The payday, the moo-la-dee, is what forced the suits (holding their noses no doubt) to mix and match voices from different sides of the aisle for this Pay-Per-View telecast. Their public proclamations promising a smooth fight night operation, and that all the announcers will remain neutral, are, at best, totally disingenuous.

Then again, these executives are involved in a sport where lying is simply a reflex action — kind of like breathing.

Each network has plenty at stake. The fighter who loses leaves Las Vegas as damaged goods to his network. The broadcasters working the fight know this. None of them enters the arena as a neutral commentator. At least one is honest enough to admit it.

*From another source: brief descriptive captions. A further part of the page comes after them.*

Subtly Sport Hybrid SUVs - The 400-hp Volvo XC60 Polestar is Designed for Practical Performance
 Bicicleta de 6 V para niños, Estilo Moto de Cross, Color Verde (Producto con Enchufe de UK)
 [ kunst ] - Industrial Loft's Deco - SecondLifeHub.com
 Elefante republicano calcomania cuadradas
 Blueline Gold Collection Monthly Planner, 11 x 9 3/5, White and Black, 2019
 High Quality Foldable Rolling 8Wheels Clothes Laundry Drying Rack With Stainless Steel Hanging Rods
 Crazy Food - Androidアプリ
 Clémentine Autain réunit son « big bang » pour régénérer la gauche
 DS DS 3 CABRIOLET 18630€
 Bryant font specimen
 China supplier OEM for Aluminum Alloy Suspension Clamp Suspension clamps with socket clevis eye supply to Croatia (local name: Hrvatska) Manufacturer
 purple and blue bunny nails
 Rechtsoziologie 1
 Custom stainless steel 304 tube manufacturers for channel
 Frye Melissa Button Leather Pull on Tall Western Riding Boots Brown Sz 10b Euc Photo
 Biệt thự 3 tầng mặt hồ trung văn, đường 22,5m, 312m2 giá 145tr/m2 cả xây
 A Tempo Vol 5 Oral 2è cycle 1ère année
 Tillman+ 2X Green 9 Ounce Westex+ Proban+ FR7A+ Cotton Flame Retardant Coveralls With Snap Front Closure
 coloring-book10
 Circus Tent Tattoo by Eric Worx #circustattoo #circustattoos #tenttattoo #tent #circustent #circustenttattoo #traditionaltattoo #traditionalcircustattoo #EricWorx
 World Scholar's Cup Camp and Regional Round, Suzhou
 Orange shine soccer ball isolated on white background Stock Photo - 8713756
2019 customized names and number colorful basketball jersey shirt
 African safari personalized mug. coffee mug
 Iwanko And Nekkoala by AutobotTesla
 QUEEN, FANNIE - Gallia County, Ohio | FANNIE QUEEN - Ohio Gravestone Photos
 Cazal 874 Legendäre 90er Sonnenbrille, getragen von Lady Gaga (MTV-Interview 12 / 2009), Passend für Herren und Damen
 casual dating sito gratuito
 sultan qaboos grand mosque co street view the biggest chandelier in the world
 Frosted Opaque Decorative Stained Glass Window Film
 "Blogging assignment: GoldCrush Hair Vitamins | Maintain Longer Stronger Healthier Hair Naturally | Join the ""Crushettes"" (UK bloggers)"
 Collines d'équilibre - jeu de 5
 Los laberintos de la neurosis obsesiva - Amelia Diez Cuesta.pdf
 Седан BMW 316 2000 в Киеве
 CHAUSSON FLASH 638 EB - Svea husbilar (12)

“You can never completely erase that business relationship (between a fighter and your network), and what it means, from your mind,” Jim Lampley, the HBO voice who will call the fight, said over the telephone. “I know what our business relationship is in every fight we do. It seeps into your mind during a fight. It will Saturday night, too. But that doesn’t mean you can’t call the fight fairly.”

The gold-plated tracks Mayweather traveled from HBO to Showtime in 2012, when he left to sign a six-fight, $200 million deal with the CBS-owned company, are covered with bad blood.

Before leaving HBO, Mayweather tried to force a clause into his contract that would have prohibited Lampley and then-analyst Larry Merchant, from talking about any aspect of the fighter’s life outside the ring, including his history of domestic violence.

Merchant and Mayweather also verbally went at each other in a post-fight interview after the fighter’s controversial KO win over Victor Ortiz in 2011. Mayweather called for Merchant to be fired, adding, “You don’t know s— about boxing.” Merchant: “I wish I was 50 years younger and I’d kick your ass.”

No voice from Showtime would ever speak to Mayweather in such a harsh manner. Mayweather is not just Showtime’s biggest star. He also has an “executive producer” credit on all “specials” involving him and final say over all scripts. The network’s boxing voices mostly verbally genuflect to him. Al Bernstein, Showtime’s analyst, will join HBO analyst Roy Jones Jr. and Lampley for Saturday’s PPV telecast. Max Kellerman (HBO) and Jim Gray (Showtime) are ringside reporters. Steve Farhood (Showtime) and Harold Lederman (HBO) will be the unofficial scorers.

“There’s a delicate tension that goes with this production,” Lampley said. “Everyone knows these are two networks with conflicting business interests.”

Depending on whom we spoke with, either Lampley calling the fight was not an issue, or it was a huge one that was debated. On his show, “The Fight Game,” Lampley has consistently ripped Mayweather, once saying “for the betterment of boxing’s image, Floyd Mayweather’s retirement cannot come a moment too soon.”

Lampley said he won’t be dealing with Mayweather’s troubled past during the fight. “I don’t have to think about it,” Lampley said. “That’s for the host’s (James Brown) operation.” Through his career, Brown has not ducked issues.

But with Mayweather being such a controlling force at Showtime, will Brown dare to bring up Mayweather’s history of domestic violence during his segments? Considering his strong commentaries on cases of domestic violence in the NFL, Brown must know Mayweather once said that the NFL was overreacting to a videotape when it suspended Ray Rice.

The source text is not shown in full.